Long list of supervisory and regulatory shortcomings
Honohan’s impressively well organised book chronicles a long list of supervisory and regulatory shortcomings. He surveys how central banks were not prepared to deal with the 2023 failures of Silicon Valley Bank in the US and Credit Suisse in Switzerland. ‘These cases reveal that the coverage rules in existing formal deposit insurance schemes are not politically viable.’
Honohan deals with cases of financial market dysfunction with causes lying outside the banking system – such as the ‘dash for cash’ disruption of the US Treasury market at the outbreak of the Covid-19 pandemic in March 2020, and the pension fund upset in the UK in September 2022.
He examines the People’s Bank of China’s quelling of financial market turbulence in 2015 as well as the ECB’s actions in the sovereign debt crisis include former ECB President Mario Draghi’s ‘whatever it takes’ intervention in 2012. He extends his range to macrofinancial crises in Argentina, Iceland, Ireland, Lebanon and Indonesia. And he investigates ‘technical and ethical challenges’ faced by central bankers over Russia ‘s invasion of Ukraine.

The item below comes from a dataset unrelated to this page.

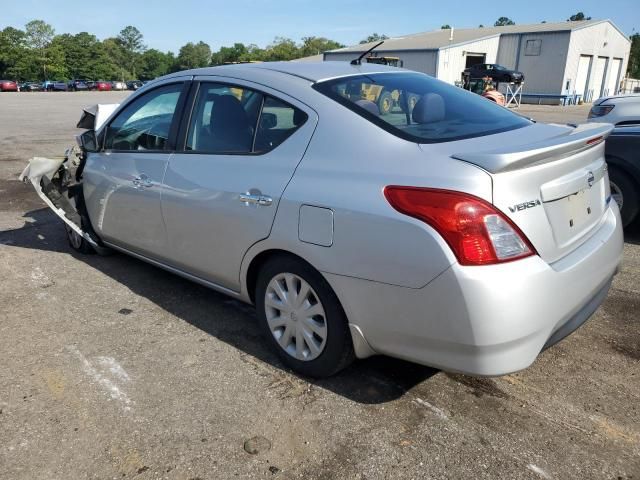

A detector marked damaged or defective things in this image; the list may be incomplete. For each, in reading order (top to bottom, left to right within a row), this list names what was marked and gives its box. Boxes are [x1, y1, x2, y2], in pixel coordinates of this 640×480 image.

damaged vehicle nearby [21, 62, 624, 378]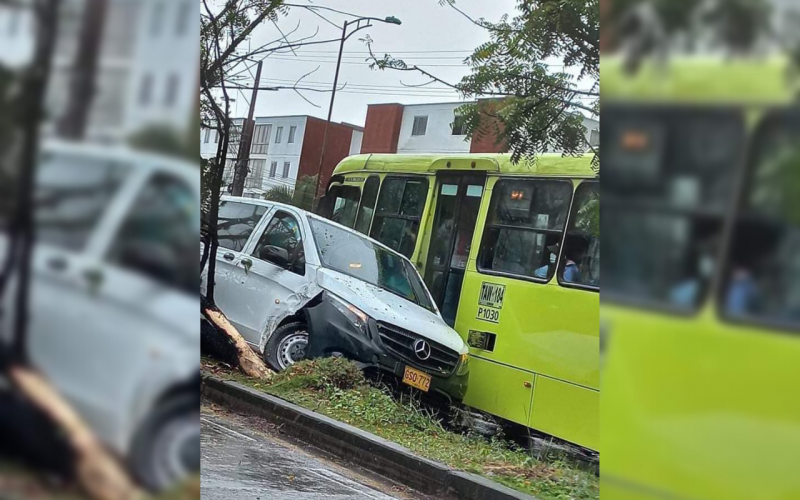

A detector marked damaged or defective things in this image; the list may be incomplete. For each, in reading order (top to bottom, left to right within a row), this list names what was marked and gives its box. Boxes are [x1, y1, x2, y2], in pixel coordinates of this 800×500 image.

damaged front bumper [304, 292, 468, 402]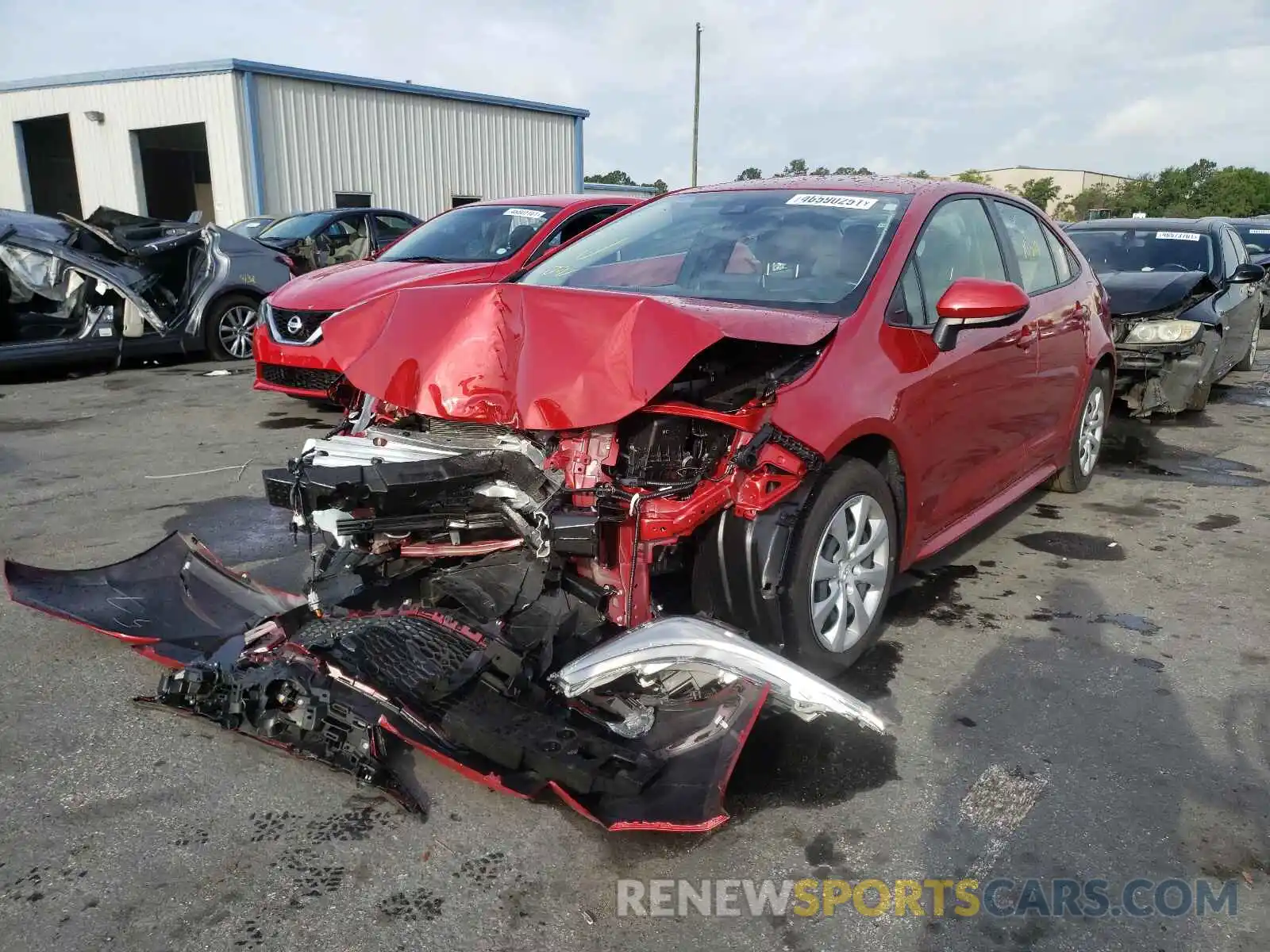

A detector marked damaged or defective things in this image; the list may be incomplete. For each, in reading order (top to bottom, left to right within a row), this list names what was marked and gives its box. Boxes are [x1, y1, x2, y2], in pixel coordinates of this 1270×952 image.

Honohan warns that preparedness must be practical, requiring more than a ‘fire drill exercise… Even if in most years there is no need to put it into operation, crisis management is core business for a central bank. It should not be relying solely on virtuosic improvisation by a gifted amateur’.
Honohan decrees that central bankers should learn about the history of financial crises both in their own country and abroad, ‘so that they are alert to the ways in which vulnerabilities that have infected the system can tip into a crisis’.
But what happens when, as in the case of Trump and the Federal Reserve, the ailment comes from inside their own public sector systems? There are many precedents, not only in developing countries ranging from Argentina to Zimbabwe, but also in the case of President Richard Nixon and Fed Chairman William McChesney Martin in the 1960s and 1970s.
The Trump broadside against the Fed takes such struggles to a new dimension. Defensive tools are required extending well beyond the central bankers’ current armoury. In the next edition of his book, Honohan may need to add a new chapter on how central banks should react to a still more virulent category of infection. It could be entitled: ‘The enemy within’.
The writer, David Marsh, is Chairman of OMFIF.